• [Input data]
• • • • •
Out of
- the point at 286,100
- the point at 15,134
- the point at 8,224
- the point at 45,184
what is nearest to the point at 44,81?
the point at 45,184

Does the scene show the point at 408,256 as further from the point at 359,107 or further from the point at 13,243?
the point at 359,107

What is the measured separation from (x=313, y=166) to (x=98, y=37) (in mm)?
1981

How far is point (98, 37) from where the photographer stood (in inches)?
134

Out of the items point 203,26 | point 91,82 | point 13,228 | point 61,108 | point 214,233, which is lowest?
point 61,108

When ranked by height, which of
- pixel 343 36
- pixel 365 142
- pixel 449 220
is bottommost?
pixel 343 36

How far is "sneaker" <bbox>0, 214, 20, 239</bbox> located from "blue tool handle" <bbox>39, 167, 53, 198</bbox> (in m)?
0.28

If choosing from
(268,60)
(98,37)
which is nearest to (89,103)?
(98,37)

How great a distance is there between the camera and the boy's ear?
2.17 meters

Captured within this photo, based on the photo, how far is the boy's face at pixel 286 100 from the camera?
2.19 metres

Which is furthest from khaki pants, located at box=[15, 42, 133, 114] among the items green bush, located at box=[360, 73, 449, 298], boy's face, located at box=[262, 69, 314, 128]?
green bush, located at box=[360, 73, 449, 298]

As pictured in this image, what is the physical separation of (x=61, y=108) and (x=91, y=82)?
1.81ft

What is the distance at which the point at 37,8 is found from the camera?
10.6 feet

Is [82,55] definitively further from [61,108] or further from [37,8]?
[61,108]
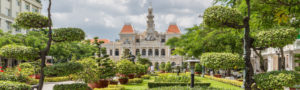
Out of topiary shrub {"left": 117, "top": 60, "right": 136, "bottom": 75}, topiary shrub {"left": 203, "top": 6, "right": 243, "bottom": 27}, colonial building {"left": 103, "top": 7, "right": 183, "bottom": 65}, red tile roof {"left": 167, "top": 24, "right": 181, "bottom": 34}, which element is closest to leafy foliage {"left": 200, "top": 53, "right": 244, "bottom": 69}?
topiary shrub {"left": 203, "top": 6, "right": 243, "bottom": 27}

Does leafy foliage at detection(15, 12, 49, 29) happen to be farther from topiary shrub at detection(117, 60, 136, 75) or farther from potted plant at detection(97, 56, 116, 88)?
topiary shrub at detection(117, 60, 136, 75)

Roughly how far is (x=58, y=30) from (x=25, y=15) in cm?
105

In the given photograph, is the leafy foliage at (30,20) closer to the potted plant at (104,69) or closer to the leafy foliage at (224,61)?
the leafy foliage at (224,61)

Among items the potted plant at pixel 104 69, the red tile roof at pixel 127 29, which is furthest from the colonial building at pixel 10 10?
the red tile roof at pixel 127 29

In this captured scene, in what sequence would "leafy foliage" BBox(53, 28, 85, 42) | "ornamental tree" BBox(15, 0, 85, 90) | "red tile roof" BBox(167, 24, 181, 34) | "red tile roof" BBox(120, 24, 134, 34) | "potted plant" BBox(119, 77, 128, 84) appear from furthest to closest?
1. "red tile roof" BBox(167, 24, 181, 34)
2. "red tile roof" BBox(120, 24, 134, 34)
3. "potted plant" BBox(119, 77, 128, 84)
4. "leafy foliage" BBox(53, 28, 85, 42)
5. "ornamental tree" BBox(15, 0, 85, 90)

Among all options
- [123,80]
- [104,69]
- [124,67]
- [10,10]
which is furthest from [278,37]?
[10,10]

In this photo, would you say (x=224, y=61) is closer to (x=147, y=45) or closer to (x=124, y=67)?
(x=124, y=67)

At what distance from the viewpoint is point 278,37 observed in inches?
237

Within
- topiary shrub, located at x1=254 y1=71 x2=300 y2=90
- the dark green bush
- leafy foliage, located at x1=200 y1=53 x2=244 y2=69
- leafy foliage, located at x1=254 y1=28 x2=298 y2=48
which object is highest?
leafy foliage, located at x1=254 y1=28 x2=298 y2=48

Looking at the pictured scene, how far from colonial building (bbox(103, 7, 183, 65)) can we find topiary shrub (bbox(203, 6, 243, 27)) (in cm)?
5813

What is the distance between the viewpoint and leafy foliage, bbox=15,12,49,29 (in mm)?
7562

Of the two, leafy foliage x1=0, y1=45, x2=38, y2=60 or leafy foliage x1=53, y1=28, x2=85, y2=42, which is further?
leafy foliage x1=53, y1=28, x2=85, y2=42

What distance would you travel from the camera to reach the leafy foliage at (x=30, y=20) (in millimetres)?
7562

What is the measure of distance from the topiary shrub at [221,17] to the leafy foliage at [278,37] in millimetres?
799
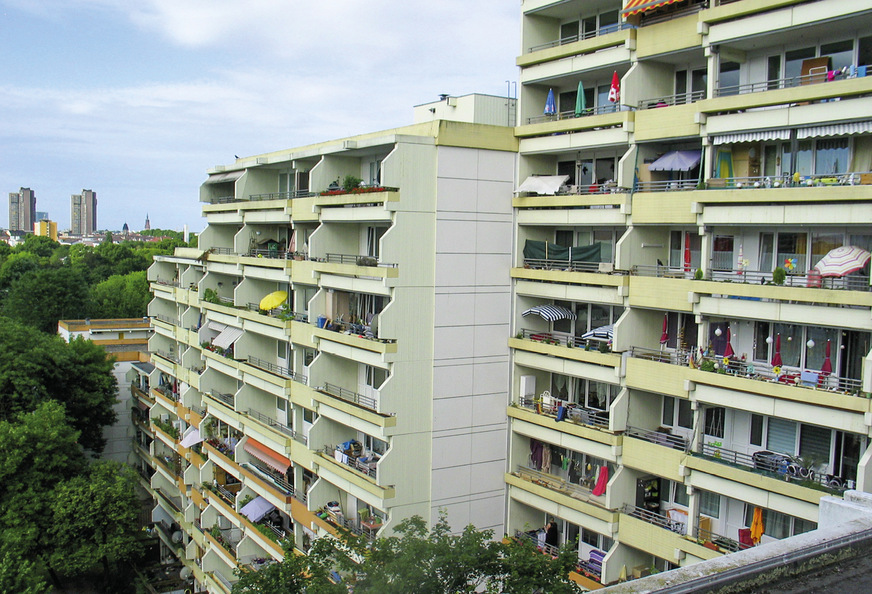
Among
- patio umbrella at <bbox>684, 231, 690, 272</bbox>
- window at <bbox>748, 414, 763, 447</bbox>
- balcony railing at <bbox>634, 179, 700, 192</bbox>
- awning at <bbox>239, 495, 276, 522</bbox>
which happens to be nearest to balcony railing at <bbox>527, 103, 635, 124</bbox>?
balcony railing at <bbox>634, 179, 700, 192</bbox>

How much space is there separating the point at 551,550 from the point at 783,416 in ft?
39.0

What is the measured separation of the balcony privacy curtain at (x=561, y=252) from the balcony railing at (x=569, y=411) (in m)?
5.95

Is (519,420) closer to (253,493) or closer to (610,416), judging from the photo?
(610,416)

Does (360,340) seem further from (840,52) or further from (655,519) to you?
(840,52)

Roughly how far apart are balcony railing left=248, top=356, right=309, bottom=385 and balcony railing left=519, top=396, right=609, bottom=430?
12.1 meters

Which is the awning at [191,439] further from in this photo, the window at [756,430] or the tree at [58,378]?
the window at [756,430]

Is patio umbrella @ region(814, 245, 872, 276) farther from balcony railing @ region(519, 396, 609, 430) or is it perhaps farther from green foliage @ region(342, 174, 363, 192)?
green foliage @ region(342, 174, 363, 192)

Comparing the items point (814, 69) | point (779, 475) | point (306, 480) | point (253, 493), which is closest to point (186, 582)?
point (253, 493)

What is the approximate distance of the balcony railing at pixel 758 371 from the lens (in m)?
22.0

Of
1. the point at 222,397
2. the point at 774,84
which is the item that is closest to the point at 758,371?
the point at 774,84

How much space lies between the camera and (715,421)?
25875mm

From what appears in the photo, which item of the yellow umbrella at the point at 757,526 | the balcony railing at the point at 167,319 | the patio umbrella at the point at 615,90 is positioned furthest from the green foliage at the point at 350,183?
the balcony railing at the point at 167,319

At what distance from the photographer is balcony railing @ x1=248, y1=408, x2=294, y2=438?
40378 millimetres

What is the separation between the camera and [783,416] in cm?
2242
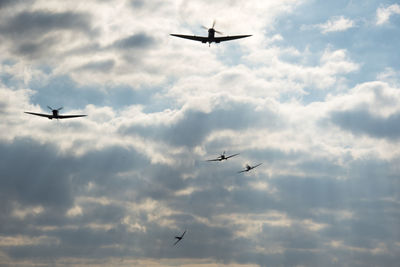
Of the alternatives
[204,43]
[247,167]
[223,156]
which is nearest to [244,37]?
[204,43]

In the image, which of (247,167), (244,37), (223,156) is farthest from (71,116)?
(247,167)

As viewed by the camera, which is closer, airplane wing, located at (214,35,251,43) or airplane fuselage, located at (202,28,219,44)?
airplane wing, located at (214,35,251,43)

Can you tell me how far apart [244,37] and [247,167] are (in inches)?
3742

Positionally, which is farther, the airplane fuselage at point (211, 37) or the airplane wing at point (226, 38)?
the airplane fuselage at point (211, 37)

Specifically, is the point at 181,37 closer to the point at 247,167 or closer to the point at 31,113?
the point at 31,113

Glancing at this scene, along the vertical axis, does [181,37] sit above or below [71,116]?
above

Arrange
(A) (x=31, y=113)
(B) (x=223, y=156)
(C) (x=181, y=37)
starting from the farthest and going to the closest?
(B) (x=223, y=156) → (A) (x=31, y=113) → (C) (x=181, y=37)

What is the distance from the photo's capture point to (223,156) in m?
179

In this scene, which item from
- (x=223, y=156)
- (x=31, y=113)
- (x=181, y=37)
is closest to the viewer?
(x=181, y=37)

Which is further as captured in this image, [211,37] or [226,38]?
[211,37]

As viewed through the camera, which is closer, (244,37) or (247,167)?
(244,37)

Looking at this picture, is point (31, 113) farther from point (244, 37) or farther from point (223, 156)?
point (223, 156)

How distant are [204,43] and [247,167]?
92.7 metres

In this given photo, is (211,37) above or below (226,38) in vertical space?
above
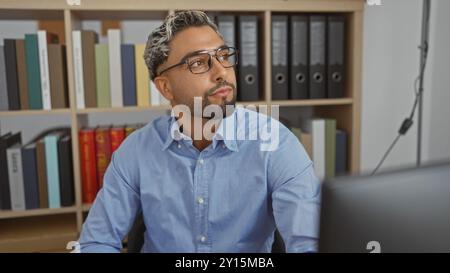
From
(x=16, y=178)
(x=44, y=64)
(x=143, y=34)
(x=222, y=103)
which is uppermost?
(x=143, y=34)

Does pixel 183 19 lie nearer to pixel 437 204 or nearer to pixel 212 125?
A: pixel 212 125

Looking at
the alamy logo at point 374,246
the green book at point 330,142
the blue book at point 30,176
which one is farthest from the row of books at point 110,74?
the alamy logo at point 374,246

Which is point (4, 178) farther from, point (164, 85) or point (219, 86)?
point (219, 86)

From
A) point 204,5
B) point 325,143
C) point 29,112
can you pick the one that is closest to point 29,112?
point 29,112

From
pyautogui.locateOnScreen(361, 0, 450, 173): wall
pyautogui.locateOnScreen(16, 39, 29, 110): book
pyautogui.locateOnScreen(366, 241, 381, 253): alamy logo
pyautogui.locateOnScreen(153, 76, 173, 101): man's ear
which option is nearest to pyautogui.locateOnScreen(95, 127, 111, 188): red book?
pyautogui.locateOnScreen(16, 39, 29, 110): book

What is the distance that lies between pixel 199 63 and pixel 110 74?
0.55 m

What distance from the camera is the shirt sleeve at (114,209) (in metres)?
0.83

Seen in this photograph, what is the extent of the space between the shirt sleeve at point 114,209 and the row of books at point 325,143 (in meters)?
0.61

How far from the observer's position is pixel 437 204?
382 mm

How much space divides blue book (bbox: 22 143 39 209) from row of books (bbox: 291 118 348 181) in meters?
0.81

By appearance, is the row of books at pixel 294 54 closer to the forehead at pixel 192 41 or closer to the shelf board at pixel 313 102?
the shelf board at pixel 313 102

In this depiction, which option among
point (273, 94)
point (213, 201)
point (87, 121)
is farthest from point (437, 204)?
point (87, 121)

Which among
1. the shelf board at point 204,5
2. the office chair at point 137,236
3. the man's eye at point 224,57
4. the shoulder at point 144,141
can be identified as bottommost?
the office chair at point 137,236

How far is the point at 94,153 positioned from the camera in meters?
1.27
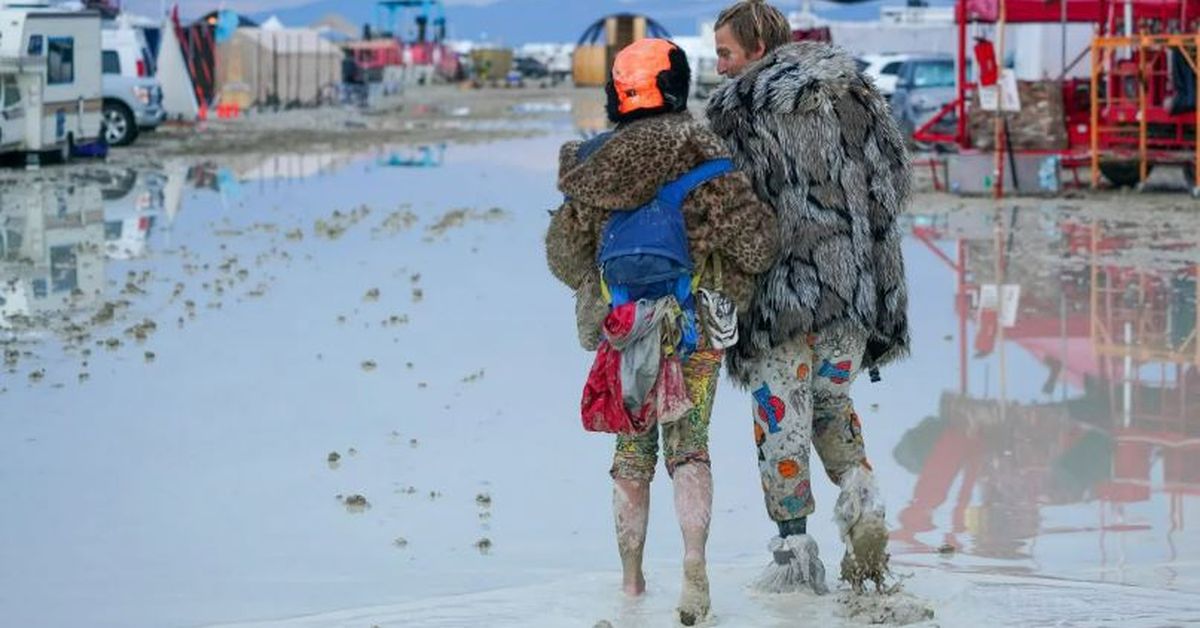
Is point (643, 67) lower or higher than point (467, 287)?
higher

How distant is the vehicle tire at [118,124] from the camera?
113 ft

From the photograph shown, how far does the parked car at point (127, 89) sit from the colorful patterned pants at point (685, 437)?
94.3 ft

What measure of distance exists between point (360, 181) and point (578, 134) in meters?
13.2

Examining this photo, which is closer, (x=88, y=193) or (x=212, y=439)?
(x=212, y=439)

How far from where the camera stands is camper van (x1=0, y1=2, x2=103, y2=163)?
27.1 metres

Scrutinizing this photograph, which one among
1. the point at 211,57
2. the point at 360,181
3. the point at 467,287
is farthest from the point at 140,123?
the point at 467,287

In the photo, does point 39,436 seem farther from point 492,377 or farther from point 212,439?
point 492,377

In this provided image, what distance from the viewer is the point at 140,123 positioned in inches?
1436

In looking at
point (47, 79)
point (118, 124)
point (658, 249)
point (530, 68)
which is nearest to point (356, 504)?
point (658, 249)

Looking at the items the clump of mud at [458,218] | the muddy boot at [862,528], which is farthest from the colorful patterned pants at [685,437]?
the clump of mud at [458,218]

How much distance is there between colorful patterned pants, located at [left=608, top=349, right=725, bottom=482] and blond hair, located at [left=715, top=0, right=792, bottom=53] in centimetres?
86

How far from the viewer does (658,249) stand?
5.77 m

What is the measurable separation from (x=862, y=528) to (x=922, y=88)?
2748 cm

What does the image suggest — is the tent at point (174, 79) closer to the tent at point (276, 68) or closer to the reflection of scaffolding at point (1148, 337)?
the tent at point (276, 68)
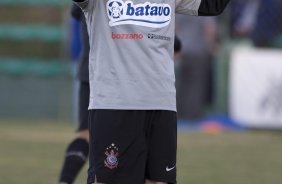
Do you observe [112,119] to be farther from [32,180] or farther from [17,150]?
[17,150]

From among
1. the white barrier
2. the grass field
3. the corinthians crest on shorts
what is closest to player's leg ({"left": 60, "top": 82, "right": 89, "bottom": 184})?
the grass field

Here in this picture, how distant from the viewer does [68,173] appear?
6902mm

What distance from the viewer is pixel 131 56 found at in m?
5.10

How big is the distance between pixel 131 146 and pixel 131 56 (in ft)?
1.68

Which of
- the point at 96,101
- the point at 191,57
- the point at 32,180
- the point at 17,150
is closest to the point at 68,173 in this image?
the point at 32,180

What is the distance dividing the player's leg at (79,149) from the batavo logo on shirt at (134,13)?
5.95 ft

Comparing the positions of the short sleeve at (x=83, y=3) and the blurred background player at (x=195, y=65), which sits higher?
the short sleeve at (x=83, y=3)

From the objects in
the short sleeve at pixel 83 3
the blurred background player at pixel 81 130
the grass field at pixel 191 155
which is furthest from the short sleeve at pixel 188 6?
the grass field at pixel 191 155

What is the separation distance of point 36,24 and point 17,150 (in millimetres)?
4735

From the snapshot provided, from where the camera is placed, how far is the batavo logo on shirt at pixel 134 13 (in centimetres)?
512

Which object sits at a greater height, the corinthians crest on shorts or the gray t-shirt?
the gray t-shirt

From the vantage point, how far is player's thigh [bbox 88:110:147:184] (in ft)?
16.7

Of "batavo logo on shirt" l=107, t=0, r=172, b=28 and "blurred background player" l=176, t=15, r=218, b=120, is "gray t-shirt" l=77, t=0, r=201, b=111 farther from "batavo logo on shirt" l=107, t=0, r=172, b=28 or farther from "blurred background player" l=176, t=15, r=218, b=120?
"blurred background player" l=176, t=15, r=218, b=120

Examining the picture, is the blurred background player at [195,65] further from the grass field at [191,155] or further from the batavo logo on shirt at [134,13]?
the batavo logo on shirt at [134,13]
• • • • •
• [Directions for this task] Repeat, exactly and only, the lines above from the one containing "From the vantage" through the end of the material.

• [Solution for this exercise]
From the vantage point, how far is player's thigh [bbox 88:110:147:184] (in ft)?
16.7

Of "batavo logo on shirt" l=107, t=0, r=172, b=28 and "blurred background player" l=176, t=15, r=218, b=120, is "gray t-shirt" l=77, t=0, r=201, b=111 farther from "batavo logo on shirt" l=107, t=0, r=172, b=28 or farther from "blurred background player" l=176, t=15, r=218, b=120?
"blurred background player" l=176, t=15, r=218, b=120

Examining the picture, is the blurred background player at [195,65] further from the grass field at [191,155] or further from the batavo logo on shirt at [134,13]?
the batavo logo on shirt at [134,13]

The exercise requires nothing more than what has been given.